Último viaje por el Danubio. El mensaje

En julio de 1924, transcurrido mi primer semestre en la Universidad de Viena, viajé a Bulgaria a pasar el verano.

Iba invitado a casa de las hermanas de mi padre, en Sofía. No tenía proyectado viajar también a Rustschuk, donde había pasado mi primera infancia: no quedaba nadie que me hubiera invitado. Todos los miembros de la familia se habían ido estableciendo paulatinamente en Sofía, que había cobrado importancia como capital del país, convirtiéndose poco a poco en una gran ciudad. Esas vacaciones no fueron pensadas como un retorno a la ciudad natal, sino como una visita al mayor número posible de miembros de la familia. Pero lo realmente peculiar era el viaje río abajo, el viaje por el Danubio.

Buco, el hermano mayor de mi padre, vivía a la sazón en Viena. Como tenía negocios que atender en Bulgaria, hicimos el viaje juntos. Fue un viaje muy distinto de los que recordaba haber hecho en mi infancia, cuando pasábamos buena parte del tiempo en las cabinas y mi madre nos despiojaba diariamente con un peine duro; los barcos eran sucios y uno siempre acababa con piojos durante el trayecto. Sin embargo, esa vez no hubo tal: yo compartía la cabina con mi tío, que era un bromista nato, el mismo que en mi primera infancia solía burlarse de mí impartiéndome su bendición solemne. Pero nos pasábamos casi todo el tiempo en cubierta. Buco necesitaba gente a la cual contar sus historias; empezó con unos cuantos conocidos que había encontrado por casualidad, y pronto tuvo alrededor a todo un corro al que contaba chistes sin hacer ni una mueca, limitándose a parpadear de rato en rato. Tenía un repertorio enorme, pero yo lo había agotado a fuerza de oírlo tantas veces.

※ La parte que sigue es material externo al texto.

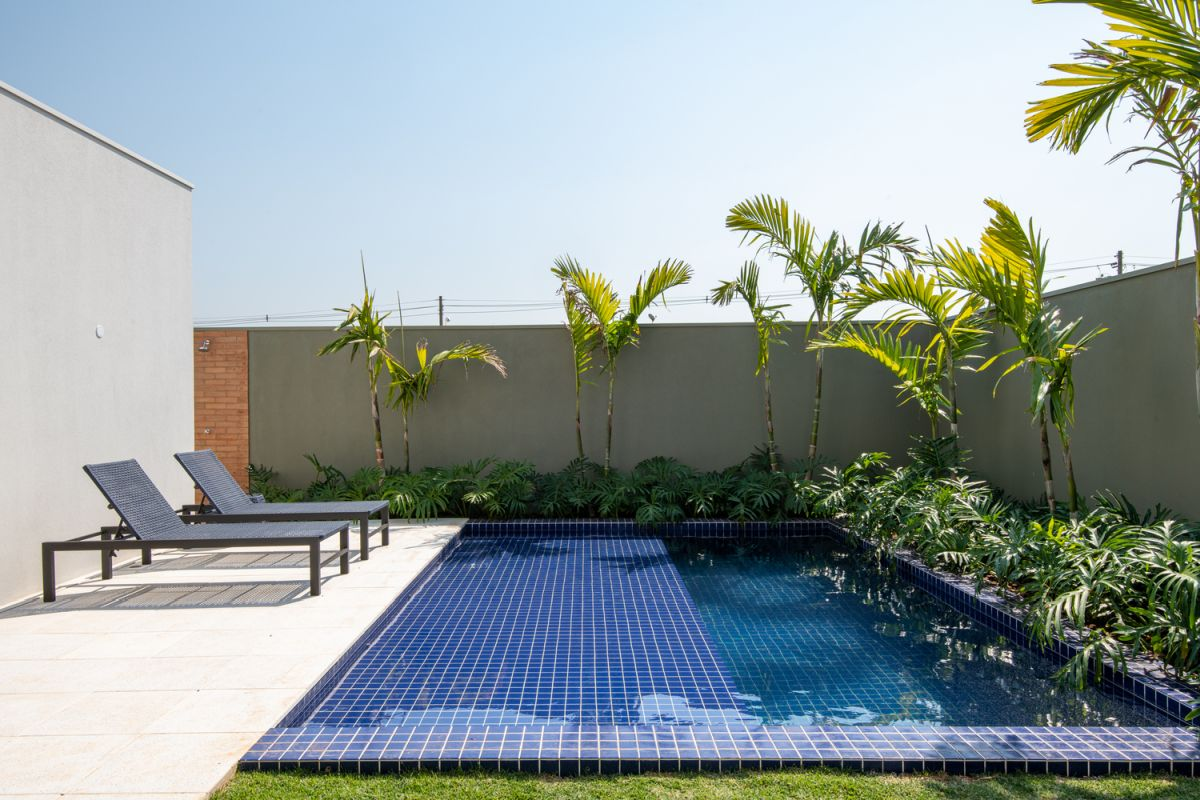 The swimming pool and adjacent deck occupy this corner and are framed by privacy walls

No podía mantener mucho tiempo una conversación seria, aunque en la cabina se sentía obligado a darle consejos sobre la vida a ese sobrino que acababa de iniciar sus estudios. Los consejos me aburrían aún más que sus chistes, pues así como todo cuanto él destinaba a provocar risas y aplausos en otras personas me era familiar, encontraba sus consejos terriblemente irritantes.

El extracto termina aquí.